THE INPUT:
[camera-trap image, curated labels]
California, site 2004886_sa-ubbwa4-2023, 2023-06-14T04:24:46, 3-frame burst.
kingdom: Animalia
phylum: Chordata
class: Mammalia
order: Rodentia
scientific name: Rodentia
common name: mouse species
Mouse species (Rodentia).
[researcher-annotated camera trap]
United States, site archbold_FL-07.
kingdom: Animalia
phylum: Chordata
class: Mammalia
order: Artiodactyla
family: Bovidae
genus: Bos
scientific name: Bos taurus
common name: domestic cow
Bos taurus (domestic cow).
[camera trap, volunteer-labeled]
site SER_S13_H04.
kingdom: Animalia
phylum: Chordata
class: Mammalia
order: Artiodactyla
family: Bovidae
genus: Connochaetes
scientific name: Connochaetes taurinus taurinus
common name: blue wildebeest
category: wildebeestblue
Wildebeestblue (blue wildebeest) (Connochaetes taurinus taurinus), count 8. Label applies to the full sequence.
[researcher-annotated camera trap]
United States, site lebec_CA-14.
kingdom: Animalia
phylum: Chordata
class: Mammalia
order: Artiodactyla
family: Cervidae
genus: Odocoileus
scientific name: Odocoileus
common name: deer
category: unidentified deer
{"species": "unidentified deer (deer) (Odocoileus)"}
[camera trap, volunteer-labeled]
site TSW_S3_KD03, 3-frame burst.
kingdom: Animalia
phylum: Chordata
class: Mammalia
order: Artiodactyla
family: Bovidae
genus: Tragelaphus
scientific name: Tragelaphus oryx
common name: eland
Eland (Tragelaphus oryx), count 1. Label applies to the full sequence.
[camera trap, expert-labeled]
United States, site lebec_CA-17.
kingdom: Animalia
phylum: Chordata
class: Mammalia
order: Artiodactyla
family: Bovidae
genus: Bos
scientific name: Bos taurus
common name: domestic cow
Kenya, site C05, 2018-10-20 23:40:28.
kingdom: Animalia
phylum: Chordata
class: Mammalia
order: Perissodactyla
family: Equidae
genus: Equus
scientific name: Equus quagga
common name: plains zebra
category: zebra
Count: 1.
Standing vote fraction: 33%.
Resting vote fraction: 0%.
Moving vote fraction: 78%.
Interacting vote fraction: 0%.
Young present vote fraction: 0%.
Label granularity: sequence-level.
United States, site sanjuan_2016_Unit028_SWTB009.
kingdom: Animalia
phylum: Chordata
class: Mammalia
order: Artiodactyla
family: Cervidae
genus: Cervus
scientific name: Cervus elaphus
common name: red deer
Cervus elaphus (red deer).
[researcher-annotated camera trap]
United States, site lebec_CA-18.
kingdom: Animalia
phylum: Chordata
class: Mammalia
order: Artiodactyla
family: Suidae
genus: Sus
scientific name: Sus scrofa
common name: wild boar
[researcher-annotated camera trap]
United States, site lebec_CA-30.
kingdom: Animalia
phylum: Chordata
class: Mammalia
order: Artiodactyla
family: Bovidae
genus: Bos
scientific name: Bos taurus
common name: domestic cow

PROBLEM STATEMENT: Would you give the number of lines in this listing that include "site"? Only the number, please.

TASK SOLUTION: 10